Goal of the exercise: Copy every line of the data below without changing anything.

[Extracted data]
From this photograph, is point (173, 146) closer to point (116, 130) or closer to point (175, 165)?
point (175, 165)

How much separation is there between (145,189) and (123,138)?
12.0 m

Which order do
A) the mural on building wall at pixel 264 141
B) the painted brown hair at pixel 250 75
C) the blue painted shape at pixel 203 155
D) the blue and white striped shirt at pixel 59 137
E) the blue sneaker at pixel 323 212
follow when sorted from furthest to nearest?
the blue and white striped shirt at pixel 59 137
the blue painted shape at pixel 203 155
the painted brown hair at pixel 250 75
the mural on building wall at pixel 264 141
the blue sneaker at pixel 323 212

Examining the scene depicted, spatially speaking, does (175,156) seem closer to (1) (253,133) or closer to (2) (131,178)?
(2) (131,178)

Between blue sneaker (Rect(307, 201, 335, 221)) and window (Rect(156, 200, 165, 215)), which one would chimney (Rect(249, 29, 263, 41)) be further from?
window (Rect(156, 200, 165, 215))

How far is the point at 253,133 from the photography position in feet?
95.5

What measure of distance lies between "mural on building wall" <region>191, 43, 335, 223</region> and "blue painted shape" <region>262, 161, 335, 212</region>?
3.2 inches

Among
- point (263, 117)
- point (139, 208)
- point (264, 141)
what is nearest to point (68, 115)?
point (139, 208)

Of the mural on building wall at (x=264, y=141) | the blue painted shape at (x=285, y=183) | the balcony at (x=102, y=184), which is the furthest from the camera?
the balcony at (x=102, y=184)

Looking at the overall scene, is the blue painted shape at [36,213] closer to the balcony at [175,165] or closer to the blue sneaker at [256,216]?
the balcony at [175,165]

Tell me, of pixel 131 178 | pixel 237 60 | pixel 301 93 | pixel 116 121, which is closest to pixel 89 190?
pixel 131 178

Task answer:
From this photograph, is point (173, 146) closer to point (116, 130) or closer to point (175, 165)?
point (175, 165)

How much separation is there between (145,189) and (123,138)?
12.0 m

Which order do
A) the mural on building wall at pixel 264 141
B) the painted brown hair at pixel 250 75
C) the blue painted shape at pixel 203 155
D) the blue and white striped shirt at pixel 59 137
E) the blue sneaker at pixel 323 212
follow when sorted from furthest to nearest?
the blue and white striped shirt at pixel 59 137
the blue painted shape at pixel 203 155
the painted brown hair at pixel 250 75
the mural on building wall at pixel 264 141
the blue sneaker at pixel 323 212

Examining the scene depicted, spatially speaking, does (175,156) seem closer to (1) (253,133) or closer to (2) (131,178)?
(2) (131,178)

Between blue sneaker (Rect(307, 201, 335, 221)) and window (Rect(156, 200, 165, 215)), which one would chimney (Rect(249, 29, 263, 41)) be further from?
window (Rect(156, 200, 165, 215))

How far is the point at 253,133 from the photography position in feet?
95.5

What measure of distance lies between "mural on building wall" <region>191, 43, 335, 223</region> and "blue painted shape" <region>262, 161, 335, 212</region>?
3.2 inches

Among
- point (263, 117)
- point (139, 208)
- point (264, 141)
what is nearest to point (68, 115)?
point (139, 208)

Of the mural on building wall at (x=264, y=141) | the blue painted shape at (x=285, y=183) | the balcony at (x=102, y=184), which is the furthest from the camera?
the balcony at (x=102, y=184)

Looking at the overall scene, is the blue painted shape at [36,213] closer to the balcony at [175,165] or closer to the blue sneaker at [256,216]?
the balcony at [175,165]

Tell me, of pixel 131 178 | pixel 237 60 | pixel 301 93 | pixel 116 121, which is closest to pixel 89 190?
pixel 131 178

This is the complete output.